DOCUMENT:
As the curtain opens, the nuns of Nonnberg Abbey, in Salzburg, Austria, are singing their daily prayers. Formal and properly reverent, the mood is respectful until one of them whispers, “Have you seen Maria?”
Maria is a young postulant. She was raised in the magnificent mountains surrounding the city, and has trouble concentrating on her duties. She loves to spend time in the hills of her childhood, singing the songs that make her happy (“The Sound Of Music”).
The other nuns don’t quite know what to do with the ebullient Maria since she seems ill-suited for Abbey life (“How Do You Solve A Problem Like Maria?”). Maria has dreamed of the Abbey since she was a little girl and heard the nuns singing so beautifully. She believes she is where she is meant to be until the Mother Abbess unexpectedly sends for her. To Maria’s horror, she is to become a governess “until September”.
Swallowing her initial distress at this new turn of events, Maria begins to realize that an adventure lies before her. She decides that she will take charge, and her confidence grows as she sings (“I Have Confidence”) of how she will take advantage of this opportunity to prove herself. She will need all the help she can get since she has been assigned to care for the seven children of the von Trapp family. Captain George von Trapp, a widower, is a naval officer without a ship, and he has transferred his military disciplinary style to the raising of his children. Maria’s first impression of the rigid Captain does not bode well for her future in his employ. He is overbearing, critical and unbendingly strict. He commands the occupants of his household, including his children, with piercing whistle blasts that Maria immediately finds insulting. When he presents her with her own whistle, she firmly hands it back. Reluctantly, the Captain accepts the whistle…and Maria.

GIVEN INFORMATION:
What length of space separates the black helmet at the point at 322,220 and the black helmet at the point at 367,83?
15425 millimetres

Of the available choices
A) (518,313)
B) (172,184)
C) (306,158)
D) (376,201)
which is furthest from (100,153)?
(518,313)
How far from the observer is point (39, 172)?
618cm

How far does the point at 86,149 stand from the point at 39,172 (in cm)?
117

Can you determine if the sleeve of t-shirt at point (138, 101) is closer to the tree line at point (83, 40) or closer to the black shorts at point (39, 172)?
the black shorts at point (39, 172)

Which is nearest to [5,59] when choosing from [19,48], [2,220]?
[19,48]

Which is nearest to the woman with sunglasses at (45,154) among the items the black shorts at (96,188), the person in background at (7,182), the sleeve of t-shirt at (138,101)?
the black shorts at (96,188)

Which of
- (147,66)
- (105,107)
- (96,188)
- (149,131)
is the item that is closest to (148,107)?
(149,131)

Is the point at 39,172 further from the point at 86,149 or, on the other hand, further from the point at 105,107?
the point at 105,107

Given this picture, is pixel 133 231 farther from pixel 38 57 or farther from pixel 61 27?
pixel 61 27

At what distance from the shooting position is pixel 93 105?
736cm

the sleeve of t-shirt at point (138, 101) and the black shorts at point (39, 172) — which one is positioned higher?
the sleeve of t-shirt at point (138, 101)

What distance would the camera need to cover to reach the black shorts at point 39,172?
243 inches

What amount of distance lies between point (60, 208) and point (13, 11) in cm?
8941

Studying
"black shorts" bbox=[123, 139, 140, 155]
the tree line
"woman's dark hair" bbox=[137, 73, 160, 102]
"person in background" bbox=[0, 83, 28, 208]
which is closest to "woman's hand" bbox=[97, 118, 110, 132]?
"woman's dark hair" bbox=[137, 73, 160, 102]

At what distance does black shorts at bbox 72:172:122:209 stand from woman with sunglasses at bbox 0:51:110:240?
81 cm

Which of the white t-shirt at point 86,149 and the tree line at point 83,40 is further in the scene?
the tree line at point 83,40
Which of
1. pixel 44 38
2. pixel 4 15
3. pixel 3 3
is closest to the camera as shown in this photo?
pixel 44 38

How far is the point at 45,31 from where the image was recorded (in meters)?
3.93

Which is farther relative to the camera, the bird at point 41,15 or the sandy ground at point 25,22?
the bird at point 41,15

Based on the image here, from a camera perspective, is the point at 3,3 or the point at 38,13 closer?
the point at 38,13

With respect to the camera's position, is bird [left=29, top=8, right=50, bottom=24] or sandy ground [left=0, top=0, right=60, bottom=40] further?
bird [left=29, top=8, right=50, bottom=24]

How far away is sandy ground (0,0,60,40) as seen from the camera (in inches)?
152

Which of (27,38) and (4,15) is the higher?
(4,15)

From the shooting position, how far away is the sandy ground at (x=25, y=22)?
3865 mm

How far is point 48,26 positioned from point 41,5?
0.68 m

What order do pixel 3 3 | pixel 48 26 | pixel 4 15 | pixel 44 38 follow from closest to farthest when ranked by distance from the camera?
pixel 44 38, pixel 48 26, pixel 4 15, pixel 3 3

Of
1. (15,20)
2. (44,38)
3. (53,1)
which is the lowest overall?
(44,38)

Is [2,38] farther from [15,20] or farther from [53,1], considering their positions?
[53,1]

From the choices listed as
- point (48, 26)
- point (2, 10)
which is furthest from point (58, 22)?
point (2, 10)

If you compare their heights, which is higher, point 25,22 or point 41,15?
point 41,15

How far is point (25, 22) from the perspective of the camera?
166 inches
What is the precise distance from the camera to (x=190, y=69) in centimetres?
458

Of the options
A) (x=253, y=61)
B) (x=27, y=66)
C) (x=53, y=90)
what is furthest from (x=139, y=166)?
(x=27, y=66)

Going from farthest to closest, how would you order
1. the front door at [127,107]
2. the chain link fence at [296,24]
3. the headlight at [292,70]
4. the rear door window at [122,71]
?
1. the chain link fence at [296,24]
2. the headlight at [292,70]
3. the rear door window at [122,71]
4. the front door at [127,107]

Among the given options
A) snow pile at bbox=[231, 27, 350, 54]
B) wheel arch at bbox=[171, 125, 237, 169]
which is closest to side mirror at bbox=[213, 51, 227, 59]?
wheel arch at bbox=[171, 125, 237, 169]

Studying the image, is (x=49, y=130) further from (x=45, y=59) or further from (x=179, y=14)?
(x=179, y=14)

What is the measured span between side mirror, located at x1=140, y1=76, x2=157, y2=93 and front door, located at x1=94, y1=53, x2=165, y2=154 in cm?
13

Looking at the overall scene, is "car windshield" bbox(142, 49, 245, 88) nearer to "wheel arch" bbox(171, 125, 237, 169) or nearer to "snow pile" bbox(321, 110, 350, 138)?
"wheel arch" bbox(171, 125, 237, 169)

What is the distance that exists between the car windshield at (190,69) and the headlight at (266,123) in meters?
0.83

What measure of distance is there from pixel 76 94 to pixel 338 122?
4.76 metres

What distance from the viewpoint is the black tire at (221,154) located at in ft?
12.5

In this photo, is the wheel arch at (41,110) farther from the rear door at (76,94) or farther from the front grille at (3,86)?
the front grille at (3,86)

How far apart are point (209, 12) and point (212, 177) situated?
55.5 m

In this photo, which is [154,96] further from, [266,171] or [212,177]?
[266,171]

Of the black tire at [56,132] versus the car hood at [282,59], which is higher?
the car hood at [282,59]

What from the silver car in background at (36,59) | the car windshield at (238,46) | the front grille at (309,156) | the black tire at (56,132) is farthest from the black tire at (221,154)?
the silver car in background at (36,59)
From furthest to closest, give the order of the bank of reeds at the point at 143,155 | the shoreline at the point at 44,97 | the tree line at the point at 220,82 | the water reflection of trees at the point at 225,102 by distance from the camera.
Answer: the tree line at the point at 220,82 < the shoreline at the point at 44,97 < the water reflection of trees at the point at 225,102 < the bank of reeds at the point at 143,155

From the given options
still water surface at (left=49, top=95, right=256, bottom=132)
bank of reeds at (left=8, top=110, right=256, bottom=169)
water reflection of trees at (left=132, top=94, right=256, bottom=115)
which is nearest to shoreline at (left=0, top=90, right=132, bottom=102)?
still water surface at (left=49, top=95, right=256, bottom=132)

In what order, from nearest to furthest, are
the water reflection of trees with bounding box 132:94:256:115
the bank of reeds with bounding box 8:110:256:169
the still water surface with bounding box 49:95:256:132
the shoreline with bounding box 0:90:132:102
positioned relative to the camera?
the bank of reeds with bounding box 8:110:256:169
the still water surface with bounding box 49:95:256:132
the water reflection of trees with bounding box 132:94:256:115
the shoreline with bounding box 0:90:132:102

REQUIRED WORK:
[1] Using the Sound of Music synopsis, decide whether each statement agrees with it: (a) Maria grew up in the mountains around Salzburg; (b) Captain von Trapp has six children; (c) Maria keeps the whistle the Captain gives her. For each, answer yes or no and quote the words from the synopsis that settle it.
[2] Continue the Sound of Music synopsis from its last sentence.
The lines after the Sound of Music synopsis are separate material.

TASK-BY-TASK RESULTS:
[1]
(a) Yes: "She was raised in the magnificent mountains surrounding the city"
(b) No: "the seven children of the von Trapp family"
(c) No: "When he presents her with her own whistle, she firmly hands it back."

[2]
Before long, Maria learns that the children have driven off a number of governesses before her. A remark from the housekeeper gives her the reason for their misbehavior; each time they need a new governess, their father is forced to return home from his numerous trips. Aloof and strict as he is, his children love him and miss the father they remember from before their mother died.
Maria, however, is different from the others, and the children realize right away that this woman won’t be scared off so easily. Maria does check her bed for frogs, but doesn’t let the children know that she is as nervous as they are.
Her compassion, bubbly personality and ability to relate to them quickly win their respect and admiration. She introduces them to music (“Doe. a Deer…”) and they quickly grow to love her, and she them. Their new happiness is threatened, however, when the Captain returns home with his new lady friend to learn that his children have been cavorting about Salzburg dressed in play clothes fashioned from the old curtains from Maria’s room. He is furious, and orders her back to the Abbey. Now angry herself at his neglect, Maria begins to tell him off, citing each of the children’s need for him and his attentions. The Captain is angry that she would speak to him of his own children, but is halted abruptly by the sound of the children singing sweetly in the distance. He is emotionally overwhelmed by the sound of their music, which he has banned in the house since the death of his wife. He joins them in the song, and they rush into his arms. He apologizes to Maria, and asks that she remain as governess. The children’s new interest in music is not lost on a family friend. Max Detweiler, a government official, frequent visitor and somewhat of an uncle to the children, wants them to sing as contestants in the Kaltzberg Festival. For the good of Austria, he says, but the Captain is adamant that his children will never sing in public.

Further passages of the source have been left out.